Start of Page extract
Plato’s greatest achievement may be seen firstly in that he, in opposing the sophists, offered to decadent Athens, which had lost faith in her old religion, traditions, and customs, a means by which civilization and the city’s health could be restored: the recovery of order in both the polis and the soul.
The best, rational and righteous political order leads to the harmonious unity of a society and allows all the city’s parts to pursue happiness but not at the expense of others. The characteristics of a good political society, of which most people can say “it is mine” (462c), are described in the Republicby four virtues: justice, wisdom, moderation, and courage. Justice is the equity or fairness that grants each social group its due and ensures that each “does one’s own work” (433a). The three other virtues describe qualities of different social groups. Wisdom, which can be understood as the knowledge of the whole, including both knowledge of the self and political prudence, is the quality of the leadership (428e-429a). Courage is not merely military courage but primarily civic courage: the ability to preserve the right, law-inspired belief, and stand in defense of such values as friendship and freedom on which a good society is founded. It is the primary quality of the guardians (430b). Finally, moderation, a sense of the limits that bring peace and happiness to all, is the quality of all social classes. It expresses the mutual consent of both the governed and the rulers as to who should rule (431d-432a). The four virtues of the good society describe also the soul of a well-ordered individual. Its rational part, whose quality is wisdom, nurtured by fine words and learning, should together with the emotional or spirited part, cultivated by music and rhythm, rule over the volitional or appetitive part (442a). Under the leadership of the intellect, the soul must free itself from greed, lust, and other degrading vices, and direct itself to the divine. The liberation of the soul from vice is for Plato the ultimate task of humans on earth. Nobody can be wicked and happy (580a-c). Only a spiritually liberated individual, whose soul is beautiful and well ordered, can experience true happiness. Only a country ordered according to the principles of virtue can claim to have the best system of government.
Plato’s critique of democracy may be considered by modern readers as not applicable to liberal democracy today. Liberal democracies are not only founded on considerations of freedom and equality, but also include other elements, such as the rule of law, multiparty systems, periodic elections, and a professional civil service. Organized along the principle of separation of powers, today’s Western democracy resembles more a revised version of mixed government, with a degree of moderation and competence, rather than the highly unstable and unchecked Athenian democracy of the fourth and fifth century B.C.E., in which all governmental policies were directly determined by the often changing moods of the people. However, what still seems to be relevant in Plato’s political philosophy is that he reminds us of the moral and spiritual dimension of political life. He believes that virtue is the lifeblood of any good society.
End of Page extract
Start of Records provided
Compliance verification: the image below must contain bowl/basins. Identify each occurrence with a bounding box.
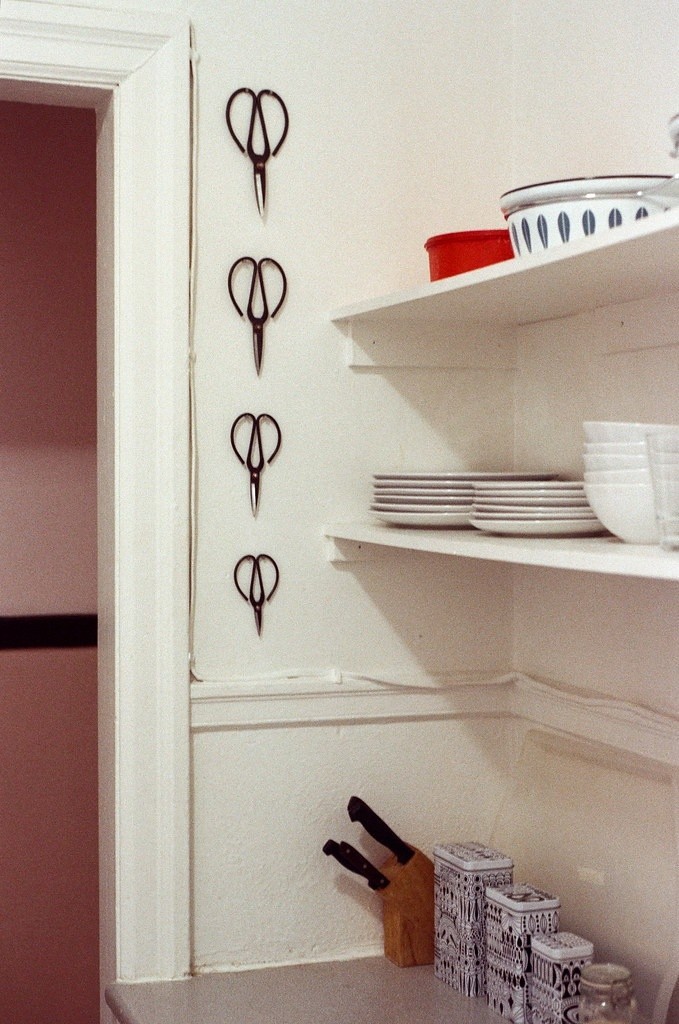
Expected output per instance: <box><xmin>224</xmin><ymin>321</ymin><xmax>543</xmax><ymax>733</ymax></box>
<box><xmin>500</xmin><ymin>174</ymin><xmax>672</xmax><ymax>255</ymax></box>
<box><xmin>423</xmin><ymin>228</ymin><xmax>515</xmax><ymax>282</ymax></box>
<box><xmin>582</xmin><ymin>421</ymin><xmax>679</xmax><ymax>543</ymax></box>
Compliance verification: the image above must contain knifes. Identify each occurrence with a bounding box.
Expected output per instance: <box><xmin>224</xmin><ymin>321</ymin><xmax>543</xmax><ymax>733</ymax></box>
<box><xmin>323</xmin><ymin>797</ymin><xmax>416</xmax><ymax>890</ymax></box>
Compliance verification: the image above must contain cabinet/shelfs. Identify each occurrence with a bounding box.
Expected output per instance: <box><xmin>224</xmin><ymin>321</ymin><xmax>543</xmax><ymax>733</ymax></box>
<box><xmin>325</xmin><ymin>204</ymin><xmax>679</xmax><ymax>581</ymax></box>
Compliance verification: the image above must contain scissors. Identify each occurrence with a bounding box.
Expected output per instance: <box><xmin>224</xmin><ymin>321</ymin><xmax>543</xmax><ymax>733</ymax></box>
<box><xmin>228</xmin><ymin>257</ymin><xmax>287</xmax><ymax>377</ymax></box>
<box><xmin>226</xmin><ymin>87</ymin><xmax>289</xmax><ymax>218</ymax></box>
<box><xmin>233</xmin><ymin>554</ymin><xmax>279</xmax><ymax>638</ymax></box>
<box><xmin>230</xmin><ymin>413</ymin><xmax>282</xmax><ymax>518</ymax></box>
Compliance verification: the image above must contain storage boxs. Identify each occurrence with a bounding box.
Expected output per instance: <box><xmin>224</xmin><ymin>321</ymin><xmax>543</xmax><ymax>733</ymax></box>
<box><xmin>531</xmin><ymin>931</ymin><xmax>594</xmax><ymax>1024</ymax></box>
<box><xmin>433</xmin><ymin>841</ymin><xmax>515</xmax><ymax>998</ymax></box>
<box><xmin>485</xmin><ymin>884</ymin><xmax>560</xmax><ymax>1024</ymax></box>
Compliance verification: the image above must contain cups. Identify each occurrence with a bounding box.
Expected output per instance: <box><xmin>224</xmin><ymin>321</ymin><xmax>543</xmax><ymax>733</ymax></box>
<box><xmin>644</xmin><ymin>430</ymin><xmax>679</xmax><ymax>551</ymax></box>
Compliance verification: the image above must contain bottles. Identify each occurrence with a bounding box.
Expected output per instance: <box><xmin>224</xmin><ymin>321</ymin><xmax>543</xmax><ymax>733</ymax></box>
<box><xmin>580</xmin><ymin>963</ymin><xmax>638</xmax><ymax>1024</ymax></box>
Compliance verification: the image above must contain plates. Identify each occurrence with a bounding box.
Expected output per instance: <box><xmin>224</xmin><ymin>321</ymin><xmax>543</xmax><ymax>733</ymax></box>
<box><xmin>368</xmin><ymin>472</ymin><xmax>608</xmax><ymax>533</ymax></box>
End of Records provided
§ **Exercise set**:
• a. Answer these questions about the passage on Plato's political philosophy:
(i) Which virtue is named as the quality of the leadership?
(ii) Which virtue is the quality of all social classes?
(iii) Besides freedom and equality, what four elements of liberal democracies are listed?
• b. Go on with the passage on Plato's political philosophy from the point where it stops.

§ **Set of answers**:
• a.
(i) Wisdom.
(ii) Moderation.
(iii) The rule of law, multiparty systems, periodic elections, and a professional civil service.

• b.
Moved by extreme ambitions, the Athenians, like the mythological Atlantians described in the dialogue Critias, became infected by “wicked coveting and the pride of power” (121b). Like the drunken Alcibiades from the Symposium, who would swap “bronze for gold” and thus prove that he did not understand the Socratic teaching, they chose the “semblance of beauty,” the shining appearance of power and material wealth, rather than the “thing itself,” the being of perfection (Symposium, 218e). “To the seen eye they now began to seem foul, for they were losing the fairest bloom from their precious treasure, but to such who could not see the truly happy life, they would appear fair and blessed” (Critias, 121b). They were losing their virtuous souls, their virtue by which they could prove themselves to be worthy of preservation as a great nation. Racked by the selfish passions of greed and envy, they forfeited their conception of the right order. Their benevolence, the desire to do good, ceased. “Man and city are alike,” Plato claims (Republic, 577d). Humans without souls are hollow. Cities without virtue are rotten. To those who cannot see clearly they may look glorious but what appears bright is only exterior. To see clearly what is visible, the political world out there, Plato argues, one has first to perceive what is invisible but intelligible, the soul. One has to know oneself. Humans are immortal souls, he claims, and not just independent variables. They are often egoistic, but the divine element in them makes them more than mere animals. Friendship, freedom, justice, wisdom, courage, and moderation are the key values that define a good society based on virtue, which must be guarded against vice, war, and factionalism. To enjoy true happiness, humans must remain virtuous and remember God, the perfect being.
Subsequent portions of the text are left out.